Submitted to: Bioinformatics
Publication Type: Peer Reviewed Journal
Publication Acceptance Date: 7/2/2002
Publication Date: 1/22/2003
Citation: Harhay, G.P., Keele, J.W. 2003. Positional candidate gene selection from livestock EST databases using Gene Ontology. Bioinformatics. 19:249-255. Interpretive Summary: The ARS and other labs throughout the world have determined partial sequences for approximately 100,000 livestock (cattle and swine) genes. Genes direct the molecular machinery of the cell to build and maintain all components necessary for its survival and establishing its role within the organism. Knowing what these genes do and where and how they function will enhance our knowledge of the molecular basis of livestock biology. However, because the function of most livestock genes have not been experimentally determined, these gene sequences are difficult to exploit. To bridge this gap in our knowledge of livestock genes, they were associated with function by connecting them to similar human genes whose function is known. This connection process utilizes a standard method of describing function to ease the searching and exchanging of functional information between different databases. This dramatically reduces the time scientists spend searching databases trying to determine gene function.
Technical Abstract: The number of expressed sequence tags (ESTs) in GenBank has now surpassed 200,000 for cattle and 100,000 for swine. The Institute of Genome Research (TIGR) has organized these sequences into approximately 60,000 non-redundant consensus sequences for cattle and 40,000 for swine in the TIGR Gene Indices.

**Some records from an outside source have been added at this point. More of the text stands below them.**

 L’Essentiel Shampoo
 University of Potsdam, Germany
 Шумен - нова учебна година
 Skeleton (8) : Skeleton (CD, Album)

Anonymous ESTs are of limited value unless they are connected to function. Functional information is difficult to manage electronically because of heterogeneity of meaning and form across most information sources. The Gene Ontology (GO) Consortium has produced ontologies for gene function with consistent meaning and form across species. Linking livestock EST to gene function through sequence similarity with sequences from other annotation-rich mammals could accelerate (1) the discovery of positional candidate genes underlying a livestock quantitative trait locus (QTL) and (2) the generation of markers for comparative maps between livestock and other mammals (e.g., humans, mouse and rat). We initiated this investigation to determine if incorporation of the GO into the annotation process could accelerate livestock positional candidate gene discovery. We have associated livestock ESTs with GO nodes through sequence similarity to the NCBI Reference Sequence (RefSeq) database. Positional candidate genes are identified within minutes that otherwise required days or longer. The schema described here accommodates queries that return GO nodes from terms familiar to biologists, such as gene name, alternate/alias symbol, and OMIM phenotype.